16 de noviembre de 2020

UNESCO




LA ALDABA
MATILDE MURO
Lunes, 16 noviembre 2020, 08:49


Cuando he viajado por el mundo que nada se parece al nuestro, lo he hecho por lugares insólitos en los que la incongruencia del europeo campaba por sus respetos en mi cabeza.

Creía que la mejor forma de ayudar a los demás era enseñarles nuestro modo de vida, despreciando la propia de los sitios visitados, que poco a poco comenzaron a embrujarme, a querer saber todo de ellos, a aprender de sus miradas, los olores de sus comidas, lo atestado de sus calles, la falta de higiene social o los rezos multitudinarios.

En el año 1945 en el que este mundo hacía poco que salió de una guerra de sangre con millones de muertos y aún no se sabía cómo elegir la forma de morir, si de hambre o de bombas pendientes de explotar, se crea la Unesco, poniendo el punto de mira de la supervivencia de la humanidad en la educación, la protección de la cultura y la consecución de la paz mundial por medio de acuerdos entre naciones.

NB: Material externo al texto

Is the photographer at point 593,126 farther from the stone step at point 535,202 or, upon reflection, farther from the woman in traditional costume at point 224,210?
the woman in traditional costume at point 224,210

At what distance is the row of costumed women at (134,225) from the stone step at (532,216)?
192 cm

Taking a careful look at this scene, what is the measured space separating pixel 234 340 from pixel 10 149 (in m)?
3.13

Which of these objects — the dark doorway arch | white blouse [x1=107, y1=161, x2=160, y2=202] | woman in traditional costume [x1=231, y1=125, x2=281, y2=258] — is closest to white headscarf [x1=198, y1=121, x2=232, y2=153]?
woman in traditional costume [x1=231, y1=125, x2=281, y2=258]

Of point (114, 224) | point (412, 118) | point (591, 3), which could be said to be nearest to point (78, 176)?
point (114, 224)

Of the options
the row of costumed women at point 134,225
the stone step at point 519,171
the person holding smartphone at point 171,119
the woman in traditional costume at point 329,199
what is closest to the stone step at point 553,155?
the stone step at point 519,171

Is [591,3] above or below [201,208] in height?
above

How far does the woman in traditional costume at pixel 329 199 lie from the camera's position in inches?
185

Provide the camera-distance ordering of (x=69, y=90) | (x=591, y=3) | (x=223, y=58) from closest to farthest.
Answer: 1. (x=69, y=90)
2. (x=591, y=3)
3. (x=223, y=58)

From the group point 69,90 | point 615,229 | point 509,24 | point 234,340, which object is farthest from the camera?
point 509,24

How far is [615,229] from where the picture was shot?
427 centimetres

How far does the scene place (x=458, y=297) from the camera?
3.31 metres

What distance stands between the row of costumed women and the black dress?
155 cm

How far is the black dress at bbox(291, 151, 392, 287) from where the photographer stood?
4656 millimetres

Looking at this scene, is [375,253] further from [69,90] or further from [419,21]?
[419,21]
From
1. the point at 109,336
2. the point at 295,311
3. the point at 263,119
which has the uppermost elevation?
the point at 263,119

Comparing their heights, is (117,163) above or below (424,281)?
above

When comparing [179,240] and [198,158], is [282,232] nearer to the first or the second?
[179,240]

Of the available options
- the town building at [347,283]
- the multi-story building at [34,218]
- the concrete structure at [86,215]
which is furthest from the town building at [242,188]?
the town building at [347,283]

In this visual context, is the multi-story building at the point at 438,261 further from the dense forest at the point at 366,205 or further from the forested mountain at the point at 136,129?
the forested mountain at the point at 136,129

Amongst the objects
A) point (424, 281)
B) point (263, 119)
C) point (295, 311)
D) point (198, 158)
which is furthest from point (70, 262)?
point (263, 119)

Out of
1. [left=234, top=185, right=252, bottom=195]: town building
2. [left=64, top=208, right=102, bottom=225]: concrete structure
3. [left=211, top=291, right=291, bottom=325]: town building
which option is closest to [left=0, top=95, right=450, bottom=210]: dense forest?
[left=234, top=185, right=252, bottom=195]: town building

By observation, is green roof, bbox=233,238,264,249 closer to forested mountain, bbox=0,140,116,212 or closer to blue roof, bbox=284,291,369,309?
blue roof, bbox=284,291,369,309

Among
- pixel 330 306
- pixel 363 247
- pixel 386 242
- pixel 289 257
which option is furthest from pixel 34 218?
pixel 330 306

Maravillosa propuesta, increíble lucidez la de los propulsores, milagrosa manera de entusiasmar a una población diezmada en medio de cascotes de ciudades arrasadas por bombas de enemigos, a los que ahora convendría acercarse. Era como el sueño de unos locos a los que el terror les pide oír a Bach en medio de las colas del hambre.

Ha funcionado. A trancas y barrancas, llena de críticas, proyectos fallidos, logros increíbles, ha conseguido crear la conciencia de que hay cosas materiales, inmateriales, costumbres, olores, músicas, folklores, idiomas, razas, paisajes, hombres y mujeres que forman parte de ese patrimonio común que se llama mundo, sin que sea prudente hacer distinción entre ellos, porque todo eso está lleno de un valor difícil de cuantificar, pero que nos distingue de entre otra cualquier forma de vida que se expanda por el universo.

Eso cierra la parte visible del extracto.